Está em 5×5 o escore no julgamento do Mensalão. O que significa esse notável empate? Muita coisa, e não apenas na economia interna da Suprema Corte. Ficou claro que os “novatos” se alinharam politicamente aos mensaleiros e suas teses jurídicas têm servido apenas para justificar a sua subserviência ao partido governante.
Mas o empate é demasiado significativo, pois representa uma transição para os novos tempos, sob o governo do PT. Evidente que não há divergências ideológicas entre um Joaquim Barbosa e um Luiz Eduardo Barroso, ambos indicados pelo PT para a Corte e ora em pólos opostos. Mas há, entre ambos, uma diferença abissal: o voto do Joaquim Barbosa é pautado unicamente pela sua consciência jurídica, enquanto que a do Barroso, como de resto o voto dos demais “novatos”, por substância política.
O argumento jurídico poderá ser suplantado pelo argumento político e nisso consiste toda a tragédia, se vier a vitória dos que acatam os embargos infringentes. É nesse ponto que teremos a ruptura da ordem institucional, pois a autonomia do Poder Judiciário poderá desaparecer, ela que já não é grande.

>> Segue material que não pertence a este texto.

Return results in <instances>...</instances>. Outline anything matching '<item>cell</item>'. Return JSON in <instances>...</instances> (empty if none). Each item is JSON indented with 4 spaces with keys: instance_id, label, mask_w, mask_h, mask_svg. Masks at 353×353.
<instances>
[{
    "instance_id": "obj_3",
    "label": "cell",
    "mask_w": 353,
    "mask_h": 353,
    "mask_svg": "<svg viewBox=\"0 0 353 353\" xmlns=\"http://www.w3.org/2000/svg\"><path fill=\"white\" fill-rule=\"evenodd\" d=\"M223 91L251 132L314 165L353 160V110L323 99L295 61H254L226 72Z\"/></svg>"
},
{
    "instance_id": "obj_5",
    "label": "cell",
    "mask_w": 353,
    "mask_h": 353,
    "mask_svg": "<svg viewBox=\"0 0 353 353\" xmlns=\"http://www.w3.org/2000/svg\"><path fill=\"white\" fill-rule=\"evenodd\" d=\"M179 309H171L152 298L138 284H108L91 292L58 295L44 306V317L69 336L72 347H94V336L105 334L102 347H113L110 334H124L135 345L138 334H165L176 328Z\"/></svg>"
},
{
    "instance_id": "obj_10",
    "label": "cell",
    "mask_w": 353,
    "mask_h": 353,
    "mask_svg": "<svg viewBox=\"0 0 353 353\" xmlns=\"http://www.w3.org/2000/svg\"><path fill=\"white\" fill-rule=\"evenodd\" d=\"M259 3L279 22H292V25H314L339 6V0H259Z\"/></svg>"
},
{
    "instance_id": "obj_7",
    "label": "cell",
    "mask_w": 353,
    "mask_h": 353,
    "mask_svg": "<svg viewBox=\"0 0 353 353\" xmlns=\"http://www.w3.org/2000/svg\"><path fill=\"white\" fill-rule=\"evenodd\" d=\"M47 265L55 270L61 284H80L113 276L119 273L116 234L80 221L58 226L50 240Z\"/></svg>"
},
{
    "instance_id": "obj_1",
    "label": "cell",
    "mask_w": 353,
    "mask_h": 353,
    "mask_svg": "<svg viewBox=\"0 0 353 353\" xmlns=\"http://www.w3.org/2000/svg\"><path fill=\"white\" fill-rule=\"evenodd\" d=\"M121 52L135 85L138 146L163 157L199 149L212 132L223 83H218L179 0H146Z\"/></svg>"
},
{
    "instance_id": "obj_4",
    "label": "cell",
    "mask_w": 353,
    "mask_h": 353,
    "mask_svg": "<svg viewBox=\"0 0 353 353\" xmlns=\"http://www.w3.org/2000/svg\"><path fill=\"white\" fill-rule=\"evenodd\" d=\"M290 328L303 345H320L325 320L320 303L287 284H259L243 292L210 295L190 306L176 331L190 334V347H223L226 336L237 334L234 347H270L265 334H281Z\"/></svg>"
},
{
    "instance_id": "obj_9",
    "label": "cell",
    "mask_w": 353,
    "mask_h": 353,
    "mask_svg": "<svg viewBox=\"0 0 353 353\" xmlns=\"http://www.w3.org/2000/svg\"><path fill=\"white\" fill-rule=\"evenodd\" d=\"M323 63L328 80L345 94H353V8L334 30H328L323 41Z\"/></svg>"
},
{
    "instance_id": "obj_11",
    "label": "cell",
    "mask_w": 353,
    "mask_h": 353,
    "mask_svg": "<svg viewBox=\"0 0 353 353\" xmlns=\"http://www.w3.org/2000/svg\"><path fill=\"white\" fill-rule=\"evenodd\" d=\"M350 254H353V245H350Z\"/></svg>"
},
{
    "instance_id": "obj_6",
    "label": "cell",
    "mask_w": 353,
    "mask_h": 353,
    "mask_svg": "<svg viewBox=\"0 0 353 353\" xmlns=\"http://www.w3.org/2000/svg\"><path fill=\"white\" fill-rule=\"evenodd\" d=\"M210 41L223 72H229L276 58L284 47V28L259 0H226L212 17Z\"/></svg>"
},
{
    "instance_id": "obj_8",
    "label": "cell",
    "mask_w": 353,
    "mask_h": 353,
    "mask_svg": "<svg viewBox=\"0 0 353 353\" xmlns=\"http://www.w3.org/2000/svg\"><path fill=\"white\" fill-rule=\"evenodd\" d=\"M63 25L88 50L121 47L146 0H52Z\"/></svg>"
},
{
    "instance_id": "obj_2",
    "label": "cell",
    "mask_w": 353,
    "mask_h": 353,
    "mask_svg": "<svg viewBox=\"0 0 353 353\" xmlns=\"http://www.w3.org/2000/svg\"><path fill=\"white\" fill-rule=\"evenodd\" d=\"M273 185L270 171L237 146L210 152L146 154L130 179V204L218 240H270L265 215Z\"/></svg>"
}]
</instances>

A ordem do partido é minimizar ou mesmo derrogar as condenações e, para isso, os novatos foram escalados. A Corte de agora é bem diversa daquela que prolatou as condenações. O alvo é sobretudo a figura exótica de José Dirceu, o chefe guerrilheiro que comandou o Mensalão, mas também José Genoíno, seu fiel escudeiro de tramóias guerrilheiras e mensaleiras. O ministro Marco Aurélio de Mello foi muito feliz, ontem, ao ironizar sobre o elogio que José Roberto Barroso fez a José Genoíno. Feito que foi repetido por outros ministros, poderia ele ter lembrado a tempo, para opróbrio da Corte.
Perdoar crimes comprovados e já julgados é o oposto da Justiça.
Emblemático o voto do ministro Gilmar Mendes: “Diante do Mensalão, os crimes do Donadon deveriam ser julgados no Tribunal de Pequenas Causas“. Quis dizer com isso que não há nada que justifique a revisão das sentenças do crime de formação de quadrilha, nem matéria de direito e nem mesmo a dosemetria das penas, que até aliviou para os condenados, pois não receberam a máxima pena.
Resta aguardar o voto do ministro Celso de Mello, que tem, nos últimos tempos, sido aclamado como um “garantista” e, por isso, votaria pelo aceite dos embargos infringentes. O ministro Celso de Mello é uma figura de proa das letras jurídicas do Brasil e tem impecável folha de serviços como judicante. Seria desastroso para sua biografia, em vésperas da aposentadoria, prolatar um voto claudicante, a favor dos mensaleiros.
Mais do que ninguém, o ministro Celso de Mello sabe que não se trata de garantia coisa nenhuma. Tão certo como o nascer sol é que a composição da nova Corte irá reformar as sentenças já prolatadas e aceitar os embargos é fazer letra morta da coisa já julgada. Os ministros mais “liberais”, os “novatos”, é que dariam a palavra final sobre o julgamento do Mensalão, carregando nas tintas políticas em prejuízo dos argumentos jurídicos.
Não preciso dizer do tamanho da imoralidade de um gesto dessa envergadura, razão pela qual espero que o ministro Celso de Mello vote exclusivamente com a sua consciência jurídica e ponha um ponto final nesse longo julgamento, mandando logo os mensaleiros para a cadeia.
Se algo diferente nascer na próxima sessão do STF inúmeros problemas serão criados na área processual e os futuros julgamentos poderão ser eternizados.Justiça que não se concretiza não é Justiça. Perdoar crimes comprovados é injustiça. Mais que isso, uma ilegalidade. Nos mãos do ministro Celso de Mello está depositada a respeitabilidade do STF. Disso depende também a independência da Corte.